La règle des 3 poches : comment structurer la trésorerie d'entreprise selon ses horizons
La plupart des dirigeants qui décident de faire travailler leur trésorerie posent la même question : "Quel est le meilleur placement pour mon entreprise ?" C'est la mauvaise question. Il n'existe pas de meilleur placement pour la trésorerie d'une entreprise, il existe des placements adaptés à chaque fraction de la trésorerie selon l'horizon auquel elle sera utilisée.
C'est précisément ce que résout la règle des 3 poches : une méthode simple pour structurer la trésorerie d'une entreprise en trois compartiments distincts, chacun avec son horizon, ses critères et ses produits adaptés. Cette règle élimine les deux erreurs les plus fréquentes, tout laisser sur compte courant, ou tout concentrer sur un seul produit et permet à n'importe quel dirigeant de construire une allocation cohérente, même sans formation financière.

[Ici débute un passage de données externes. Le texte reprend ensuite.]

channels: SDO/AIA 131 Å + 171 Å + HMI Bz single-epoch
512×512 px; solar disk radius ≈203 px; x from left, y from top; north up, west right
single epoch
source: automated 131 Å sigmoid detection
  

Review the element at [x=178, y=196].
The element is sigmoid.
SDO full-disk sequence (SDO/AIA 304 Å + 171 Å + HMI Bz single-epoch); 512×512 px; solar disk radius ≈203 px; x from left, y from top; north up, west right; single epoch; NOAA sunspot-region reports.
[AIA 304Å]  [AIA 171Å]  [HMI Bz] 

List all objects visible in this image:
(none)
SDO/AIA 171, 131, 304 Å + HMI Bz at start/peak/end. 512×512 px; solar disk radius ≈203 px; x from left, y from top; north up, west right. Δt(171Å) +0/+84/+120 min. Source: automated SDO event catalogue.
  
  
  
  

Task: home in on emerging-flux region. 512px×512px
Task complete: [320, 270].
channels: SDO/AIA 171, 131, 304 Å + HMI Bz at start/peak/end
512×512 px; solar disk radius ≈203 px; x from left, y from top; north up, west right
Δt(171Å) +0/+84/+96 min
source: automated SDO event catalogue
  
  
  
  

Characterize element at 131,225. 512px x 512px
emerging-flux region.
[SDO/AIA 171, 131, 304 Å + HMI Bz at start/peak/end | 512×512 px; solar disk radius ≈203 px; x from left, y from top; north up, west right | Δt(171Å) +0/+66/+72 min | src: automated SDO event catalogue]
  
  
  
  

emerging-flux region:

Cet article est le troisième d'une série sur la diversification de la trésorerie d'entreprise. Consultez également le coût d'une trésorerie dormante sur compte courant et les 5 risques d'une trésorerie concentrée sur un seul CAT.
Pourquoi raisonner en poches plutôt qu'en montant global ?
L'erreur de raisonnement la plus fréquente en matière de trésorerie d'entreprise est de traiter toute la trésorerie comme un seul bloc homogène. "J'ai 400 000€ de trésorerie, que dois-je en faire ?" Cette question ne peut pas avoir de bonne réponse, parce qu'elle ignore une réalité fondamentale : ces 400 000€ ne sont pas tous disponibles sur le même horizon.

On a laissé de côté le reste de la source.